In February, the McCall MacBain Foundation made a historic $200-million gift, the largest single gift in Canadian history, to create the McCall MacBain Scholarships, which will provide outstanding students from Canada and abroad with the opportunity to pursue a master’s or professional degree at McGill, combined with a comprehensive enrichment program. The driving goal of the scholarships is to enable recipients to develop skills and qualities that will position them to become leaders with greater capacity to advance global understanding and improve human welfare throughout the world.
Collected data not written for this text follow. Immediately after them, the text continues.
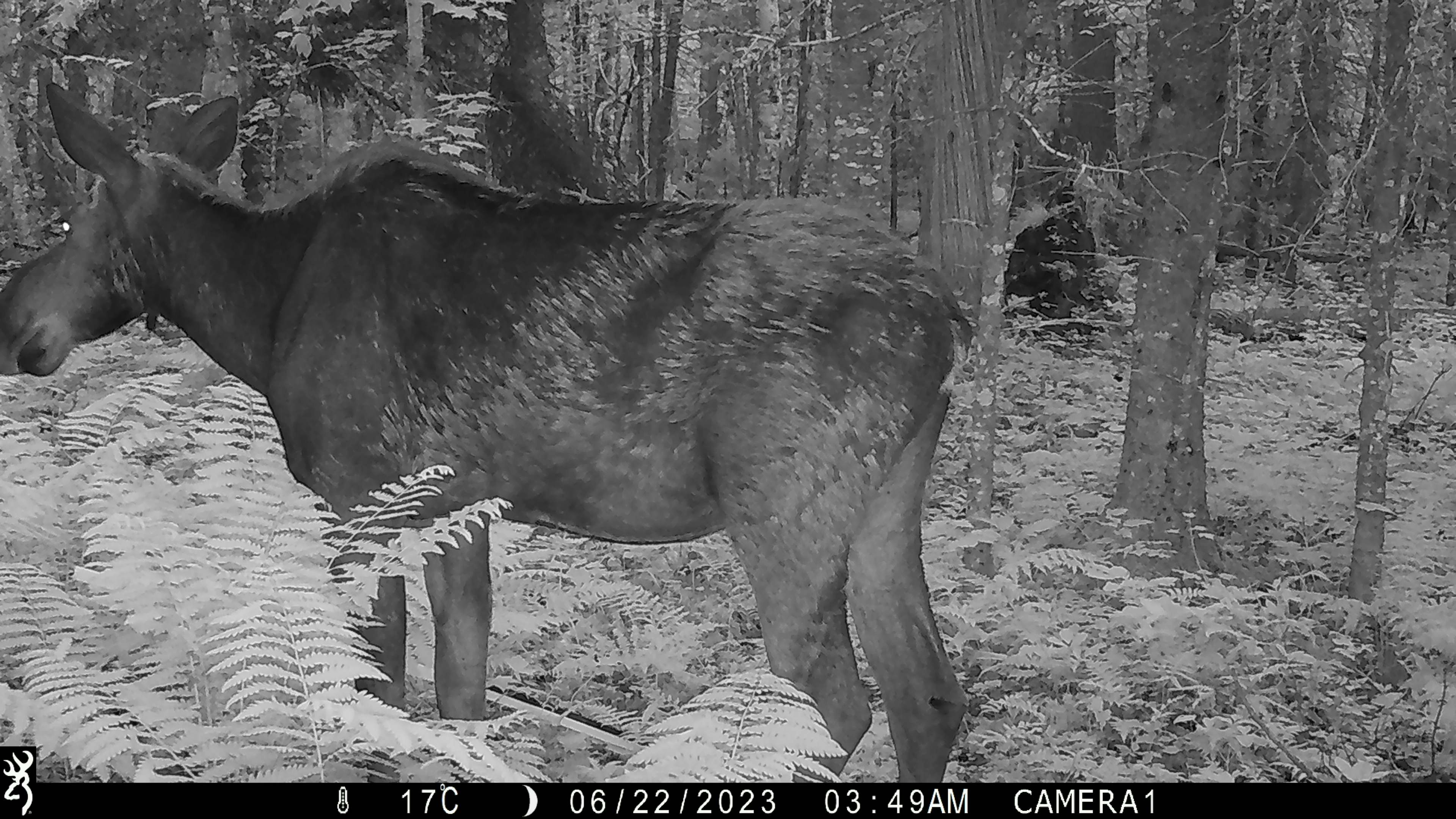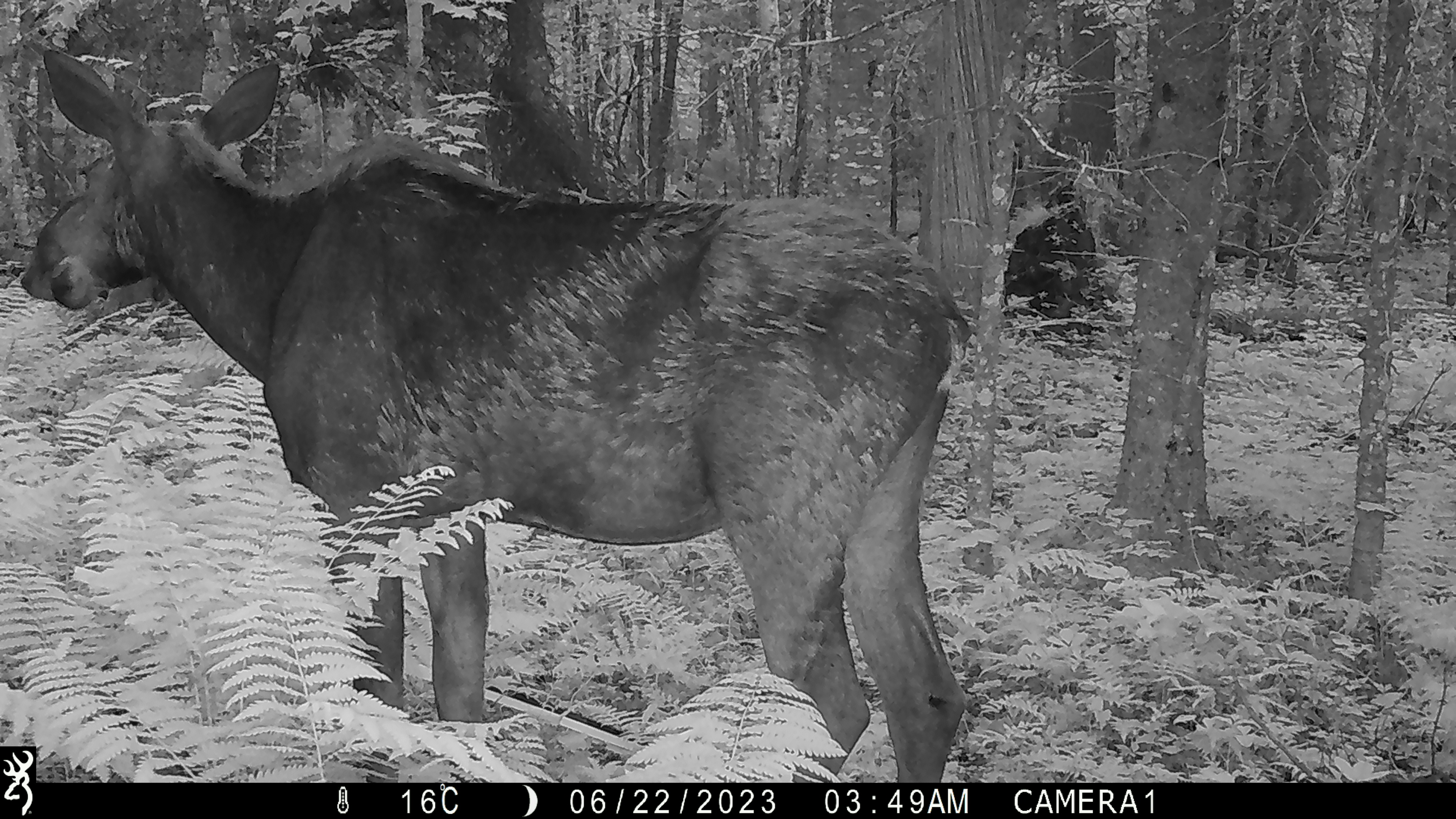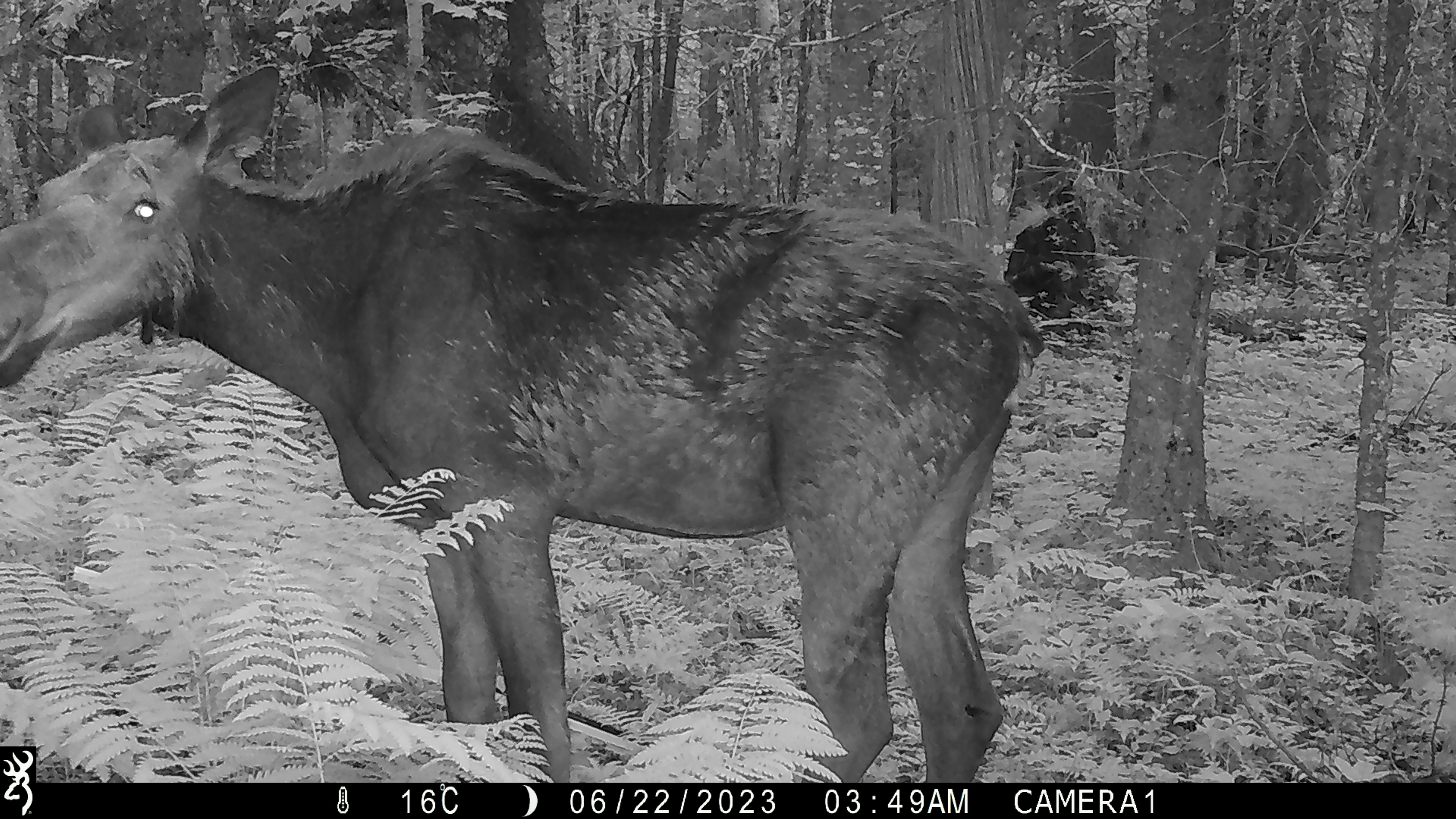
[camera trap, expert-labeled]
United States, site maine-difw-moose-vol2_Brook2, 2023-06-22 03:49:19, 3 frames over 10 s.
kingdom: Animalia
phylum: Chordata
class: Mammalia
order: Artiodactyla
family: Cervidae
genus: Alces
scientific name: Alces alces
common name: moose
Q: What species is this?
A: Moose (Alces alces).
John McCall MacBain attended McGill on a scholarship, and credits much of his success to the financial support he received throughout his academic career. “I spent countless hours in the Arts Building as an undergraduate,” he said, “and it’s where many of my best McGill memories were made. To a high degree, I owe those memories, and the opportunities I was able to seize here, to the James McGill Scholarship that brought me to Montreal. Marcy and I are honoured by this decision – and also very moved.”

About the McCall MacBain Arts Building

In 1839, construction began on the iconic building that is now home to McGill University’s Faculty of Arts. Initially known as the McGill College building, it became known as the Arts Building as the school evolved into McGill University. The first iteration of the building was completed in 1843, and numerous modifications were made over the years. The recognizable Arts Building façade known today was completed in 1862 with the addition of Molson Hall, a west-wing extension named for early benefactor William Molson, along with a connection to the building that is now its east wing. Once known simply as “the wing,” this building was named Dawson Hall in 1947 for Sir John William Dawson, McGill’s fifth principal, who was instrumental in developing McGill’s standing and improving its downtown campus.